Today’s blog post comes from a question from a subscriber to my mailing list. The question come from André M:

How good a Big Data strategy can be defined by someone that doesn’t know the technology behind it? (By knowing I don’t mean being able to configure it, but at least knowing its features, context, if it’s growing in market share, how it can be integrated with other tools).

Great that you realized that Big Data is different from small data strategy. If you go into a Big Data strategy with a small data mindset, you will fail and that’s a common situation for failure.

I had a company reach out for an architecture review on their project. The manager had put their architecture together and didn’t know about Big Data technologies. He had researched on the internet and had asked coworkers what technologies to use.

He showed me their architecture diagram. It was generally wired together correctly, but was really devoid of any understanding of why or how.

I started asking him why he chose one technology or another. He didn’t know why, he would just that’s what he’d read or had been recommended. I asked about the tradeoffs of the technology versus another; once again he didn’t know. I asked him if he really understood the use cases to choose the right technology or if he chose the technology first and would hope the use cases would work. He chose the technologies first and would have to hope things would work.

The diagram he showed me was incredibly advanced. Only a veteran data engineering team could accomplish that and after much development time. I started asking him about the team and its makeup. It was very obvious that the team had a very, very low probability of success. They had never done distributed systems or Java for that matter.

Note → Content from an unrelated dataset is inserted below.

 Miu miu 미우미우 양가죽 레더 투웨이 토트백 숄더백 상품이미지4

I tell this story because that diagram existed as slideware and wouldn’t ever come to fruition. It was something he presented to myself and other higher ups. He had no real understanding of how difficult the project would be or how low of a probability his team had of actually accomplishing it. I always talk about qualified Data Engineers. These are the people with the technical understanding to make a project like this have a high probability of success.

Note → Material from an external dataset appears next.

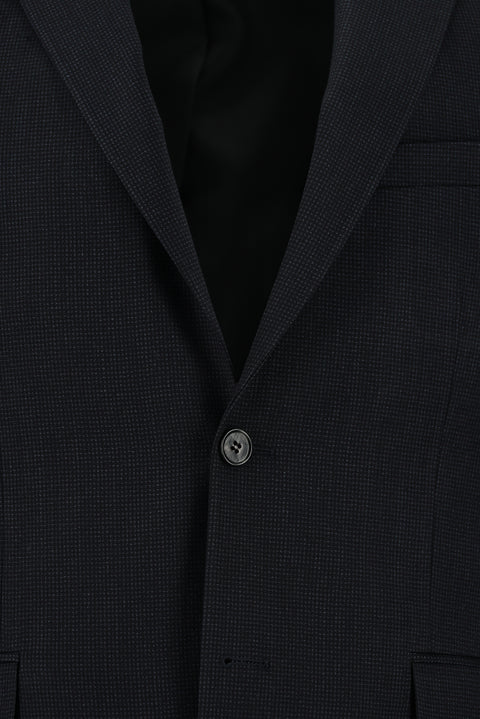Medium Anthracite 7 Drop Super Slim Fit Extra Narrow Cut Patterned Suit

To answer your question more directly, unless a problem is very, very simple, I think a person needs to have an understanding of Big Data technologies.

Ideally, this team would have created the project and diagram a different way. The manager would have attended my Business of Big Data management class and the engineers would have attended my Professional Data Engineering class. Both sides would have a much better idea of what’s possible and what’s difficult.

At other companies where they’ve taken this route, they are more successful. The manager would have focused on the use cases and business value for the project. The Data Engineers would have focused on choosing the right technologies for the use case. The manager isn’t promising something impossible and the engineers are equipped with the knowledge to be successful. That’s how successful Big Data projects are created.